MINDEF insists Pasir Ris camp stray dogs were 'unpredictable' and a 'persistent danger'

An image of the dog bites sustained by a female staff working at the Pasir Ris camp. (Photo: The Singapore Army Facebook page)

In the latest development in an unfolding dog abuse controversy, the Ministry of Defence (MINDEF) on Tuesday evening insisted that the dogs at Pasir Ris camp were "aggressive", "unpredictable" and a "persistent danger" to staff there.

MINDEF shared these comments in a post on its Facebook page, seemingly in response to an earlier Facebook post by the father of a full-time national serviceman at the camp. The NSF had recorded and shared a video of a dog that was hung from ropes in a toilet cubicle.

The NSF, who has not been named, was on Tuesday charged with unauthorised videography and unauthorised disclosure of information to a third party — in this case, the Animal Lovers League (ALL), who in turn posted the 21-second clip on its Facebook page.

Read our previous report on the case and watch the video here.

His father, Simon Spencer, posted publicly on his Facebook page on Tuesday afternoon that the mistreatment of the dogs at the camp started with a warrant officer, who according to him threw a truncheon (a long baton) at the dogs to chase them away, because they had bitten one of the camp's administrative staff.

"However, things got out of hand this time when the lieutenant colonel personally brutally hit an innocent dog in the presence of the NSmen, as a demonstration of 'how it is done' in order to ensure that the strays would not dare to approach the army camp in the future," he wrote. "This was witnessed by my son and eight other NSFs who were threatened to be charged if they did not keep their silence."

Claim of a promise

According to Spencer, his son and a senior colleague of his were both charged, the latter because he had allowed the NSF to leave camp and approach the ALL representative that day. The lieutenant colonel, however, according to him, will not be charged because MINDEF said in a statement on Monday evening that there was no dog abuse found.

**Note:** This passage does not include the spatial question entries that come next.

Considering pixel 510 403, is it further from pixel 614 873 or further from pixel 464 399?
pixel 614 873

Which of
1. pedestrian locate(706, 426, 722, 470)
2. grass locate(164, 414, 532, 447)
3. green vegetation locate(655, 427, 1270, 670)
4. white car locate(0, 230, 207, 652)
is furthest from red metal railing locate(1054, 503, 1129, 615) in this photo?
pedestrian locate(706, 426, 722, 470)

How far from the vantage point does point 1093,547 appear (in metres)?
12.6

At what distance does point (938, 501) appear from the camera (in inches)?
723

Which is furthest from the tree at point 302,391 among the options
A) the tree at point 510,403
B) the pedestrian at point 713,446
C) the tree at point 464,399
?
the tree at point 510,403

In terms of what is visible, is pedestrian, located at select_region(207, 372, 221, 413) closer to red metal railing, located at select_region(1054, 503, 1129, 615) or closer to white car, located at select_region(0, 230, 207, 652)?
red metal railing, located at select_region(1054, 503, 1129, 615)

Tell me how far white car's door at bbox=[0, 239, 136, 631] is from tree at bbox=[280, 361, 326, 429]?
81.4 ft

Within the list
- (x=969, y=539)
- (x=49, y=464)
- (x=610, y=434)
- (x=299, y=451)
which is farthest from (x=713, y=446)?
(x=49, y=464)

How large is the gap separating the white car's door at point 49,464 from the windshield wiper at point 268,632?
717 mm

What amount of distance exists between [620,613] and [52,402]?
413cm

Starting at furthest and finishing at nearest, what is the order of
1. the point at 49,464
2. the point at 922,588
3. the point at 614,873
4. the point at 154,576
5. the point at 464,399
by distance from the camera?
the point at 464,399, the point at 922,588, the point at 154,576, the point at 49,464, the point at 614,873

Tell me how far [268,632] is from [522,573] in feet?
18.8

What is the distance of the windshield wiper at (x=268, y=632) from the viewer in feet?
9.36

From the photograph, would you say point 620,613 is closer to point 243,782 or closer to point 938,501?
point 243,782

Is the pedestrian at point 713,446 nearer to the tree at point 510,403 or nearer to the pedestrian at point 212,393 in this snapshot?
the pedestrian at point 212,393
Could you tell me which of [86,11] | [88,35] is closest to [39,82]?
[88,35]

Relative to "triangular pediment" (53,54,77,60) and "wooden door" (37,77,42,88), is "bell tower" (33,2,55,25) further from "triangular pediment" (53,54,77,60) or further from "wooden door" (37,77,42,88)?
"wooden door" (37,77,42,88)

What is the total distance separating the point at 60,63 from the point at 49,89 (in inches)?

“(This) even after they took the statements of my son and the eight other NSFs of Pasir Ris camp who witnessed the lieutenant colonel abuse a dog,” wrote Spencer.

He then wrote that a representative from MINDEF called the ALL rescuer up to find out the identity of the NSF who recorded and shared the video with her, promising that it was “purely for investigation purposes into the animal abuse”, and that no charges would be pressed against Spencer’s son.

“It is clear that MINDEF did not keep their word,” he went on, saying that there “was no honour in the way this situation was handled” by the ministry. “It is only our word against theirs with regards to the empty promise that was made.”

Aggressive dogs?

In MINDEF’s statement on Monday night on Facebook, it said the allegations of dog abuse were “unfounded”, with the AVA saying there was no dog abuse committed.

It also said there were six incidents of attacks by the dogs at the camp in December last year, with four resulting in injuries to people — one of whom was a lady who was bitten twice.

In its follow-up statement on Tuesday evening, MINDEF showed a picture of the bites sustained by the female member of staff.

“Allegations against these commanders were untrue and unfounded,” the statement said, adding that the actions of Spencer’s son were “serious offences” for which he was punished.